── Reading passage ──

That's ARC.  If a message lacks DKIM and was SPF-authenticated, there's no way 
it can continue to be authenticated through a relay.

OTOH, mailing lists and relays are two different beasts.  For one thing, it is 
very unusual for a mailing list to send to another mailing list.  Thus, we can 
safely specify a non-stackable authentication method.


> Some of the conditional signatures of the "include a diff you can remove to 
> validate the original" attempt seemed to fail on the theory that there were
> too many things that couldn't be handled.  Ie, if your relay removes
> attachments, including them back in a diff kind of breaks the whole point of
> that... but how common is that (even less now with Yahoo Groups gone, but
> possibly still some av/malware relays still do this).

───
── Dataset section ──

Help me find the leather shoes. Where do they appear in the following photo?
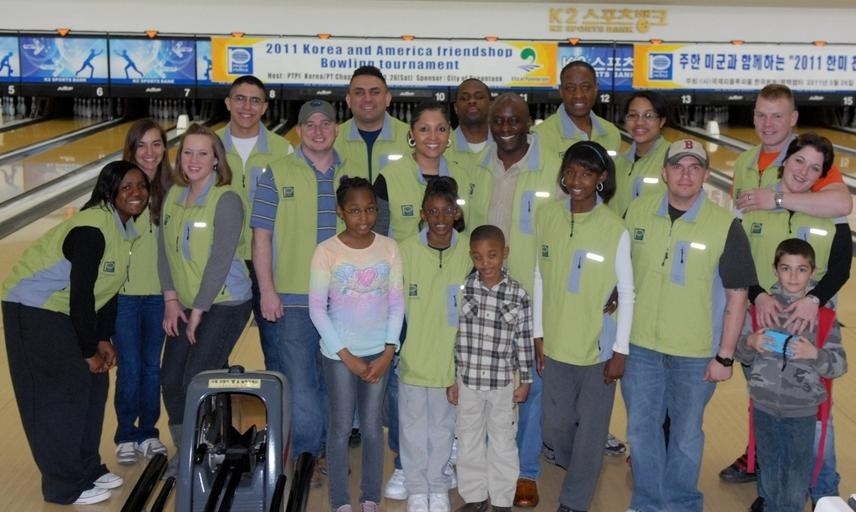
[513,478,539,507]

───

> [Short exercise 1]:
In the email on mail authentication, why can a non-stackable authentication method be safely specified for mailing lists?
> [Short exercise 2]:
According to the email on mail authentication, what happens when a message that lacks DKIM and was SPF-authenticated goes through a relay?

> [Reply 1]:
A non-stackable method is safe because it is very unusual for a mailing list to send to another mailing list.

> [Reply 2]:
It has no way to continue to be authenticated.